▶ _EXERCISE MATERIAL_:

- - - -

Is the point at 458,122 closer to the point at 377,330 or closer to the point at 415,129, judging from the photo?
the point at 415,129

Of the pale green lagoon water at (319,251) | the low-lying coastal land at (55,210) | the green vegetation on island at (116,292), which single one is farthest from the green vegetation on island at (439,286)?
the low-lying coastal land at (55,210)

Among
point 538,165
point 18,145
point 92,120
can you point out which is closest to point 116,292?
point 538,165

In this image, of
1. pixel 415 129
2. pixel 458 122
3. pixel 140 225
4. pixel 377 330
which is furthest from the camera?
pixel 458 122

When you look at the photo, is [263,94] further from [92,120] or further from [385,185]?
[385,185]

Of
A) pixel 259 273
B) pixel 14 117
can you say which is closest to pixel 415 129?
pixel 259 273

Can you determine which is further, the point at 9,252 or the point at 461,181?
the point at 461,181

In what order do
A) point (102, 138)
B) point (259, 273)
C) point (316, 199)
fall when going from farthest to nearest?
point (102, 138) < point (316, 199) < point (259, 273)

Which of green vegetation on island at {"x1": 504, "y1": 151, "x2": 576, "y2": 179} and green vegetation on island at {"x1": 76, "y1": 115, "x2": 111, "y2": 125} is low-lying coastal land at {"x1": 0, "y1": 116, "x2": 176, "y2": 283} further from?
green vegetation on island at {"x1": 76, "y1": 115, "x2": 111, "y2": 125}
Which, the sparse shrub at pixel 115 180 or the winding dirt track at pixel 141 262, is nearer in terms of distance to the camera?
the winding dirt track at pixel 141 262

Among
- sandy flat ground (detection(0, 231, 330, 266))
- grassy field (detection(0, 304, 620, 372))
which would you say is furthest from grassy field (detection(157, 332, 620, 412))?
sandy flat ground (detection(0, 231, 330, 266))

- - - -

▶ _SHORT PROBLEM_: Please revise all of the entries above, swapping "the camera" for "the viewer" and leaving everything else as it is.

▶ _SOLUTION TO THIS EXERCISE_:
Is the point at 458,122 closer to the point at 377,330 or closer to the point at 415,129, judging from the photo?
the point at 415,129

Of the pale green lagoon water at (319,251) | the low-lying coastal land at (55,210) | the green vegetation on island at (116,292), which single one is farthest from the green vegetation on island at (439,286)?
the low-lying coastal land at (55,210)

Among
point 538,165
point 18,145
point 92,120
can you point out which is closest to point 116,292?
point 538,165

In this image, of
1. pixel 415 129
2. pixel 458 122
3. pixel 140 225
4. pixel 377 330
which is furthest from the viewer?
pixel 458 122

When you look at the photo, is [263,94] further from [92,120] or further from [385,185]?
[385,185]

Of
A) pixel 259 273
B) pixel 14 117
can you say which is closest to pixel 415 129?
pixel 259 273

Can you determine which is further, the point at 9,252 or the point at 461,181?
the point at 461,181

In what order do
A) point (102, 138)
B) point (259, 273)
C) point (316, 199)
fall when going from farthest to nearest?
point (102, 138) < point (316, 199) < point (259, 273)

Which of green vegetation on island at {"x1": 504, "y1": 151, "x2": 576, "y2": 179} and green vegetation on island at {"x1": 76, "y1": 115, "x2": 111, "y2": 125} is low-lying coastal land at {"x1": 0, "y1": 116, "x2": 176, "y2": 283} further from?
green vegetation on island at {"x1": 76, "y1": 115, "x2": 111, "y2": 125}
Which, the sparse shrub at pixel 115 180 or the winding dirt track at pixel 141 262, is nearer in terms of distance to the viewer?
the winding dirt track at pixel 141 262

Among
- sandy flat ground (detection(0, 231, 330, 266))
- grassy field (detection(0, 304, 620, 372))
which would you say is furthest from grassy field (detection(157, 332, 620, 412))?
sandy flat ground (detection(0, 231, 330, 266))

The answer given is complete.